§ **Required work**
1. Summarize the PyMC3 forum post in two sentences.
2. In the PyMC3 forum post, what value does the writer say the first rho should have?
3. Extend the PyMC3 forum post, starting right after its final line of code.

I did find one mistake in the code. But even with this correction, the estimates (especially for the correlations) are off (the first rho should be -0.3 ish not positive 0.4). I can get “correct” estimates using brms or rstanarm so I must be doing something wrong in terms of the pymc3 code?
id_idx=wages.new_id.values #array of the group IDs
N_ids=len(wages.id.unique()) # number of unqiue group IDs
dim_corr=3 #dimension of the correlation matrix (int, slope for exper and slope for hgc.9)
with pm.Model() as m_wages:
#distribution LKJCholeskyCov pulls the needed number of standard deviations
#LKJCholeskyCov will extract as many as needed
sd_dist = pm.HalfCauchy.dist(beta=2)
#eta is the parameter of how informative the prior is (figure 13.3 of rethinking) for the correlation
# n is the dimension of the covariance matrix (here 3 x 3)
packed_chol = pm.LKJCholeskyCov('chol_cov', eta=1, n=dim_corr, sd_dist=sd_dist)
#n The number of rows of the triangular matrix - corresponds to dimension of the corr matrix above
#lower : If true, assume that the matrix is lower triangular.
chol = pm.expand_packed_triangular(n=dim_corr, packed=packed_chol, lower=True)

Dataset items

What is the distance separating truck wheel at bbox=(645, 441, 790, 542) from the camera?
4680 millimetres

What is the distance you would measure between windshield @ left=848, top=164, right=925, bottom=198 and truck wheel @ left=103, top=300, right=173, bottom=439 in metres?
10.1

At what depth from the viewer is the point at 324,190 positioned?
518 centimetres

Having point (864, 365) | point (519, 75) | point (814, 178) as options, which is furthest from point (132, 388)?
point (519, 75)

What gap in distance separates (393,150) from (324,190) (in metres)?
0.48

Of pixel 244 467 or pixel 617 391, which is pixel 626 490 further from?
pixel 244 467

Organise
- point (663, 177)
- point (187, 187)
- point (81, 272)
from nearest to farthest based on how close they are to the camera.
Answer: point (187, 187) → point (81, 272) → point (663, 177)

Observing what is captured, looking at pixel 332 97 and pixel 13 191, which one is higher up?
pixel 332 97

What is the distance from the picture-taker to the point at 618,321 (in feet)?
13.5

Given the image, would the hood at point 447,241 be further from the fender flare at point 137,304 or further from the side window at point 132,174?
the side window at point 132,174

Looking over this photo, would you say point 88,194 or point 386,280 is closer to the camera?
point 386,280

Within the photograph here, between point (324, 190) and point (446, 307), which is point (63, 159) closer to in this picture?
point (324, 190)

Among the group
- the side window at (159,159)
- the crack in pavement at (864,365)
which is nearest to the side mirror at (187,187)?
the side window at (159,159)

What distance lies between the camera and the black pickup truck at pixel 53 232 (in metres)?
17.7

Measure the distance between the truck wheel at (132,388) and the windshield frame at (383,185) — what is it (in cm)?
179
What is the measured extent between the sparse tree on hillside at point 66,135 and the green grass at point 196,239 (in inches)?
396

§ **Written answers**
1. After correcting one mistake in the code, the writer still gets wrong estimates, especially for the correlations, with the first rho coming out positive at about 0.4 instead of roughly -0.3. Because brms and rstanarm give the expected estimates, the writer suspects an error in the pymc3 code, which builds a 3-dimensional correlation matrix from an LKJCholeskyCov prior with HalfCauchy standard deviations and expands it into a lower triangular matrix.

2. About -0.3.

3.
#The cholesky decomposition only includes L where S=LL.T so this gets to the full covariance matrix
cov = tt.dot(chol, chol.T)
# Extract the standard deviations and rhos#################################################################
##########################################################################################################
#The diagonal of the covariance matrix are the variances
sigma_id = pm.Deterministic('sigma_id', tt.sqrt(tt.diag(cov)))
#these are the variance components (intercept and the 2 slopes)
variance_components=pm.Deterministic('variance_components',tt.power(sigma_id,2))
#This converts to correlation matrix
corr = tt.diag(sigma_id**-1).dot(cov.dot(tt.diag(sigma_id**-1)))
# the '3' (dim_corr) here says how many indicies to pull out
r = pm.Deterministic('Rho', corr[np.triu_indices(dim_corr, k=1)])
#can use chol or covariance matrix directly according to docstring
#This is the distribution of random effects : intercepts and slopes for all the observations in the data
ab_id = pm.MvNormal('ab_id', mu=0, chol=chol, shape=(N_ids, dim_corr)) # Population of varying effects
# Shape needs to be (N_ids, 3) because we're getting back both a and b for each group
#the grand intercept and the 2 other fixed effects
# these are assumed independent from the random effects
fixedEffects = pm.Normal('fixedEffects', 0., 10., shape=3)
#linear model
#order here will dictate order for covariance matrix
'''
intercept exper hgc.9
intercept
exper
hgc.9
'''
A = fixedEffects[0] + ab_id[id_idx, 0] #this is PIE_0_i in Singer/Willett book (fixed intercept + random intercepts)
BE = fixedEffects[1] + ab_id[id_idx, 1] #this is PIE_1_i
BH = fixedEffects[2] + ab_id[id_idx, 2] #this is PIE_2_i
mu = A + BE * wages['exper'].values +BH * wages['hgc.9'].values # linear model
sd = pm.HalfCauchy('sigma', beta=2) # prior stddev within ids (the error term sigma_e in Singer / Willet)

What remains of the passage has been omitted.